Supplied text:
-.-.-
Background and Goals
The city of Regensburg has around 134,000 inhabitants, making it the fourth largest city in Bavaria. Regensburg has the greatest population growth among model projects - both in terms of its past population development and the forecasts up to 2025, which shown an anticipated 5.4% rise in the population.
Regensburg lies at the northernmost point on the Danube and at the mouths of the left-hand tributaries the Naab and the Regen. It is surrounded by the Winzerer Heights, outliers of the Bavarian Forest and the Ziegetsberg, which promotes the formation of inversions. Because of its location at the intersection of topographical zones, the city also has frequent fog and is susceptible to fine dust pollution, particularly in the winter months.
Unlike many other cities, Regensburg has a relatively compact and structured urban form and a homogeneous overall settlement structure. It is shaped by the historic old city, which has around 1,000 protected buildings. This is the only authentically preserved medieval city in Germany, and has been a UNESCO World Heritage Site since 2006.
The Regensburg old city is referred to as the "Stone city". Its dense historic building structure, with stone squares and alleys, few trees in public spaces and a high usage density (residential, shopping, business, tourism), heats up more quickly in summer than the surrounding land and acts as a heat store. Temperature differences within the urban area can be as much as 6°C.
-.-.-
Information provided:
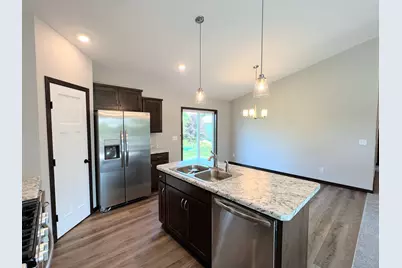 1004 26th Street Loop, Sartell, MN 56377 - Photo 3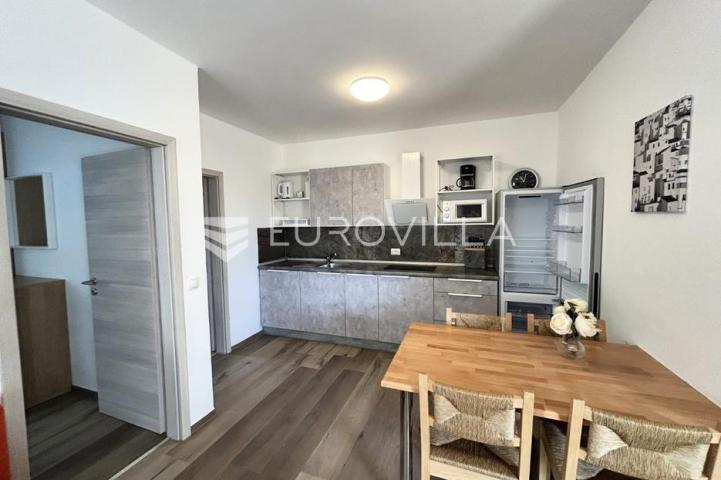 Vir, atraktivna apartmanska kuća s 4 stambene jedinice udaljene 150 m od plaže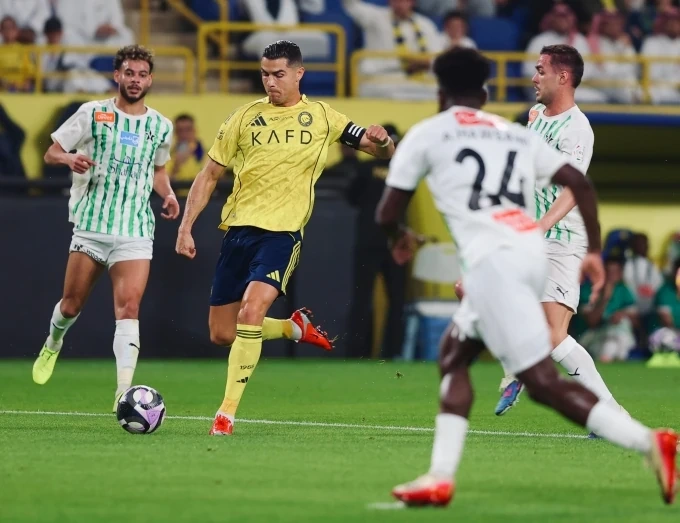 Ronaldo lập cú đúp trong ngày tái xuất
-.-.-
Activity list:
(A) Set down the passage of the Regensburg text that begins at the words "Background and Goals" and stops after the words "in the population.".
(B) Say whether each statement agrees with the Regensburg text. Answer yes or no, and quote the deciding words of the text. (i) Regensburg is the largest city in Bavaria. (ii) The old city has been a UNESCO World Heritage Site since 2006. (iii) Temperature differences within the urban area can reach 6°C.
(C) Extend the Regensburg text, picking up after its last sentence.

Your responses:
(A)
Background and Goals
The city of Regensburg has around 134,000 inhabitants, making it the fourth largest city in Bavaria. Regensburg has the greatest population growth among model projects - both in terms of its past population development and the forecasts up to 2025, which shown an anticipated 5.4% rise in the population.

(B)
(i) No: "making it the fourth largest city in Bavaria"
(ii) Yes: "has been a UNESCO World Heritage Site since 2006"
(iii) Yes: "Temperature differences within the urban area can be as much as 6°C."

(C)
The heat island phenomenon, which is more distinctive as climate change advances, implies a decline in thermal comfort, results in additional energy requirements and may bring about changed demands in terms of the design of open spaces. Because of its position on the Danube, Regensburg also has to adapt to more frequent sultry weather and flood risks.
Objectives: By linking two sub-projects run in parallel - one at a preparatory planning level and the other at a realization level - synergies between the strategic planning and operational activity levels have been utilised. At a preparatory level, a concept has been developed and tested for integration of a climate effect estimate and a climate adaptation strategy into the environmental test for the land use and integrated landscape plan. At the realisation planning level, climate adaptation strategies and measures will be developed especially for the collection of monuments and the "Regensburg old city" UNESCO World Heritage Site for updating the world heritage management plan.
Central project aims:
- Formulation and discussion of guidelines and modules for a climate change adaptation strategy in the city of Regensburg;
- Design of processes and methods for an environmental test with integrated climate effect estimate and climate adaptation strategy;
- Formulation of (transferable) guidelines for integration of a climate effect estimate and climate adaptation strategy into the environmental test;
- Design of the necessary content and scope of climatological analyses for the environmental test based on content from landscape planning and, if applicable, climate survey reports.
The following project modules will be used to involve and raise awareness among broad groups of players to promote intensive public participation:
- Target group specific survey of players,
- Moderated workshops for development of climate adaptation guidelines and measures in the UNESCO World Heritage Site,
- Development of a climate adaptation concept capable of gaining consensus, and
- Formulation of guidelines and design typologies for public and private green and open spaces.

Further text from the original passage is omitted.